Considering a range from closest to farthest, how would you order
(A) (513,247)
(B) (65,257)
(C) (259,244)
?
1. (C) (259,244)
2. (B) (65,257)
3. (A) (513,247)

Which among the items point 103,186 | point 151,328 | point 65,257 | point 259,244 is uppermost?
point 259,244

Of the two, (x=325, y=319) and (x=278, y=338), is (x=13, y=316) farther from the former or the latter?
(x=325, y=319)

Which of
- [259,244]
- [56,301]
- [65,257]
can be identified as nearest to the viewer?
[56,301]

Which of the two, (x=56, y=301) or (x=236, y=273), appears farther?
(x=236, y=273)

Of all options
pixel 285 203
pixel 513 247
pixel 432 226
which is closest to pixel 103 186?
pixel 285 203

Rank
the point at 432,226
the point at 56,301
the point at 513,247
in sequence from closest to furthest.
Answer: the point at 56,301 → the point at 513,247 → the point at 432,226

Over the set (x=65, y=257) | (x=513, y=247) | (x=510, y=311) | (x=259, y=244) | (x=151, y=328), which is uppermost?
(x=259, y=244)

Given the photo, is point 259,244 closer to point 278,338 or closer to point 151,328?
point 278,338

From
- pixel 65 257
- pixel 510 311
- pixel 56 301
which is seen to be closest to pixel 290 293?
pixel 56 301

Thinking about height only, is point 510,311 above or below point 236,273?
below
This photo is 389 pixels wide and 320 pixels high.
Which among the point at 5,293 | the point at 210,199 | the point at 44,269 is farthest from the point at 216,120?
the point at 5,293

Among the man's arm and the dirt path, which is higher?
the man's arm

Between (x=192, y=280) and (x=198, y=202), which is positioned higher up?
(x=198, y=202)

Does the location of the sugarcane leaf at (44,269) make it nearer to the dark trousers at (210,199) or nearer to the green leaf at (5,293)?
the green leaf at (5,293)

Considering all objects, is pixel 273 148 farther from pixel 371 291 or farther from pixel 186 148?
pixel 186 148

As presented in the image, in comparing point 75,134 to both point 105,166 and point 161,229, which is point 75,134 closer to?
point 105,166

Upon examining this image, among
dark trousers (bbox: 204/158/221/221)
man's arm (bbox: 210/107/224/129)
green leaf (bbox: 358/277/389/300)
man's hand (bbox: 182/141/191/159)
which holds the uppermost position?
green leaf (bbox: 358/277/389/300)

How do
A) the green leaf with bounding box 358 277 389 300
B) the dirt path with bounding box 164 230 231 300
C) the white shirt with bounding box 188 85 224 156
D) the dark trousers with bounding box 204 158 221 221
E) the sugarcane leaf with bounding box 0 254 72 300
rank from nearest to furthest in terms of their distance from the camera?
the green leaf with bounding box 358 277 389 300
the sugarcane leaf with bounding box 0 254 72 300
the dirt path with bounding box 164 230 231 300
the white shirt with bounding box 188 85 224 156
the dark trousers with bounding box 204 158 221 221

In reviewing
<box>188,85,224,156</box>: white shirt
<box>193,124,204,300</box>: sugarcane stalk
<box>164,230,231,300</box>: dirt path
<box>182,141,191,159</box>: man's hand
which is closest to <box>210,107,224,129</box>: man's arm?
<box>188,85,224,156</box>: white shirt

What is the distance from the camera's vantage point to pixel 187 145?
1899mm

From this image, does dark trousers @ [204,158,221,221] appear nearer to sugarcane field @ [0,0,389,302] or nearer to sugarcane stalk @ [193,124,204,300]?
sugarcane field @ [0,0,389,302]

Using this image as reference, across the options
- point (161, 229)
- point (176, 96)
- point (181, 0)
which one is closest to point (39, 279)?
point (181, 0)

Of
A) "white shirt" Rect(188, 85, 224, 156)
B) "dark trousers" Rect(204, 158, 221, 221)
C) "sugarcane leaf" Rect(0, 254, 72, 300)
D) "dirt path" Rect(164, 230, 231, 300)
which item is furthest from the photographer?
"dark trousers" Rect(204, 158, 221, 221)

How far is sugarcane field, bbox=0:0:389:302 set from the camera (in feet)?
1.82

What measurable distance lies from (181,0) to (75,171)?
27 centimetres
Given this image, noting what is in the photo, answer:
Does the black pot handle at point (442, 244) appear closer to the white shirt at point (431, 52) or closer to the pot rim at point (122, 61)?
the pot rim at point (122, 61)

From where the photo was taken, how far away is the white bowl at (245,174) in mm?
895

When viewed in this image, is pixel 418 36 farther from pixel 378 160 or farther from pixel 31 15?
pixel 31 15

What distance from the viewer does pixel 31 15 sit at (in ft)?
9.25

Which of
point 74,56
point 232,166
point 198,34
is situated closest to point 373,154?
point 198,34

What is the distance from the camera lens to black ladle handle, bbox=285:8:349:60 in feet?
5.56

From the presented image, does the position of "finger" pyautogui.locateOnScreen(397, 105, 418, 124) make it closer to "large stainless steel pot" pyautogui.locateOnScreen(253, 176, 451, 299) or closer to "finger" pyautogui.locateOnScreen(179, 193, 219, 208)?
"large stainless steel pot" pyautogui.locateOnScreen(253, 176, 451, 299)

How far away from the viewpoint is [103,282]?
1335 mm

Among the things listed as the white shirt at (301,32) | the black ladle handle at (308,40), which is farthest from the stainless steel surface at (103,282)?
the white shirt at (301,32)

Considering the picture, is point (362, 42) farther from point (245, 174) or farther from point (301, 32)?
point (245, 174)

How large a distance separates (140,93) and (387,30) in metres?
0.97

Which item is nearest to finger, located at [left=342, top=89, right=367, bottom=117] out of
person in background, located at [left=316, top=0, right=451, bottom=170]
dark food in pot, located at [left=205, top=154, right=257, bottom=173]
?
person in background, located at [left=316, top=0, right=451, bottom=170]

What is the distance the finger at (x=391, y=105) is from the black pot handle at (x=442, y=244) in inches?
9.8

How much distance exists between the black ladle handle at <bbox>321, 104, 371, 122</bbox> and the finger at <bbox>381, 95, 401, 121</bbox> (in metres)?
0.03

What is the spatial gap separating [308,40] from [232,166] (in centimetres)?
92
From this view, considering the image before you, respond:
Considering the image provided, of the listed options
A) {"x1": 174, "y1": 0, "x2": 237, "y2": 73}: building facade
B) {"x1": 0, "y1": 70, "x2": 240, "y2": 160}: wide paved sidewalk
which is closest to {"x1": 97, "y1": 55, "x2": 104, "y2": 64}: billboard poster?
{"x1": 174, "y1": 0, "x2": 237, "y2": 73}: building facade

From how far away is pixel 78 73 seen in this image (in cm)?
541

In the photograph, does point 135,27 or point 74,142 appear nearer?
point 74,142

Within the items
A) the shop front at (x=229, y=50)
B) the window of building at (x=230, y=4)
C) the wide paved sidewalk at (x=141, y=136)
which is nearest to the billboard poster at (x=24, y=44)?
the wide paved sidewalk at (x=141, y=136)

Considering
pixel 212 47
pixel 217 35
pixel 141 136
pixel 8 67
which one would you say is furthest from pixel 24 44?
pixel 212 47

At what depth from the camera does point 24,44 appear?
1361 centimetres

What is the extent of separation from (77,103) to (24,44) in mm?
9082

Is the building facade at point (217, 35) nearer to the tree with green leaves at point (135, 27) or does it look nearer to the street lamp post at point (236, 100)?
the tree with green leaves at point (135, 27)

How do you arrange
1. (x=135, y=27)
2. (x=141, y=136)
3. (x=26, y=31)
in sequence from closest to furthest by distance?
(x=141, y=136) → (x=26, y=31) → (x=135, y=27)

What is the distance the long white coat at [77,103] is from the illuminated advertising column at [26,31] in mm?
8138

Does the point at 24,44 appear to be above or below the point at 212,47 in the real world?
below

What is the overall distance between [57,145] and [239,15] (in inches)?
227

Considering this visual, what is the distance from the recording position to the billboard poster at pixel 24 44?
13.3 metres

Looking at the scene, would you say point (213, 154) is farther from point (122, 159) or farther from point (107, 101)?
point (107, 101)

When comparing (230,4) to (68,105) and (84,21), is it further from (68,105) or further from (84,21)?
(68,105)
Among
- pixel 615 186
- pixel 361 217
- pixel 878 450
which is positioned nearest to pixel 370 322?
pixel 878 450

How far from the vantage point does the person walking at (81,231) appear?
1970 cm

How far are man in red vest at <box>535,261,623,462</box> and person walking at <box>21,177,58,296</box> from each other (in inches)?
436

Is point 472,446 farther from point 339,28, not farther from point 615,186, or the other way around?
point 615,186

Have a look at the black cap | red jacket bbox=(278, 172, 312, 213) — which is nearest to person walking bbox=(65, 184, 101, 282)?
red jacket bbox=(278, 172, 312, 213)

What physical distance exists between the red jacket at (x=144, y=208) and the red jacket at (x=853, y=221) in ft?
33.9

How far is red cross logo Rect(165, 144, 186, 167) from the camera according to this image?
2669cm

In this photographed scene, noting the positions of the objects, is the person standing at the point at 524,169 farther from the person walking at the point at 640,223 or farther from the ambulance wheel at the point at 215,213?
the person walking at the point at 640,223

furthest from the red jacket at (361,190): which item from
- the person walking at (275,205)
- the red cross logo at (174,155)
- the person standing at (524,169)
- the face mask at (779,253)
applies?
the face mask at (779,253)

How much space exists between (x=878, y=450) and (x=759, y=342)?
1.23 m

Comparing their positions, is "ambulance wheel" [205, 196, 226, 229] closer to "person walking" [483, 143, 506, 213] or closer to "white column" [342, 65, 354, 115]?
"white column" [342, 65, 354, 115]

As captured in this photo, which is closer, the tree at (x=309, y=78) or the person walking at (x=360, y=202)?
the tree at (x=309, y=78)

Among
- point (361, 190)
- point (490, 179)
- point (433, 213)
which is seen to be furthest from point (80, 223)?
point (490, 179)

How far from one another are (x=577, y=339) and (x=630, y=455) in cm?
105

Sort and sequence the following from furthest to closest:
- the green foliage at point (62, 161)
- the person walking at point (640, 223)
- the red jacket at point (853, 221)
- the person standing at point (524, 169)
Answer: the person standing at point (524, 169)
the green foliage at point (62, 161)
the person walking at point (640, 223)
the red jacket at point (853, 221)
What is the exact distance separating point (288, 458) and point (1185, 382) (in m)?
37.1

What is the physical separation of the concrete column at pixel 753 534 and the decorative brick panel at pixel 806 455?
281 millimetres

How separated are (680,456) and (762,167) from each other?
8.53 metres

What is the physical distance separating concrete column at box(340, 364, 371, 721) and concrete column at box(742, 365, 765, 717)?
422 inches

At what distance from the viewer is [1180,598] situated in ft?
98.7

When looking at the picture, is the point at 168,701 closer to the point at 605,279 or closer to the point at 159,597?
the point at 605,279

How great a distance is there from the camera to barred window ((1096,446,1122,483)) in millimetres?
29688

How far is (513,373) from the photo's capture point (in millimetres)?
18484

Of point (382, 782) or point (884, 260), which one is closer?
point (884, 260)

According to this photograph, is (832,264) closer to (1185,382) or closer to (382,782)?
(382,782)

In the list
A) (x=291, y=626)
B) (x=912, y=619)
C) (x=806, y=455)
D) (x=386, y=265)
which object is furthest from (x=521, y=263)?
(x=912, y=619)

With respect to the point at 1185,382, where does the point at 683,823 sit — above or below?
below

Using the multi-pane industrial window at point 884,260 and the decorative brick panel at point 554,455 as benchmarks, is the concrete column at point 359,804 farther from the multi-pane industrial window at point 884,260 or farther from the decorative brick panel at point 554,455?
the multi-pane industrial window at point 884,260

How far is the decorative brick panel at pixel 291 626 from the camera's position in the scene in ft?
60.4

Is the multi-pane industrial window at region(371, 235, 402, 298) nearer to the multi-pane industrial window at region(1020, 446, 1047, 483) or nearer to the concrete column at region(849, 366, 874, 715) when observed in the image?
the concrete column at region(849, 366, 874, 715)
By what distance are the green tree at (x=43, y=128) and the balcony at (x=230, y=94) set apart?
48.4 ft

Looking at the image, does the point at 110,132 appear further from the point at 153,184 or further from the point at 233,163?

####

> _What you will do_: Repeat exactly, and only, the lines of the records above, starting with the line that contains "How far is the" and ending with the final line, both included.

> _Result_:
How far is the decorative brick panel at pixel 291 626 from the camera's position in the scene in ft?
60.4

Is the multi-pane industrial window at region(371, 235, 402, 298) nearer to the multi-pane industrial window at region(1020, 446, 1047, 483) or nearer to the concrete column at region(849, 366, 874, 715) when observed in the image?
the concrete column at region(849, 366, 874, 715)
By what distance are the green tree at (x=43, y=128) and the balcony at (x=230, y=94) set apart?
48.4 ft

Looking at the image, does the point at 110,132 appear further from the point at 153,184 or further from the point at 233,163?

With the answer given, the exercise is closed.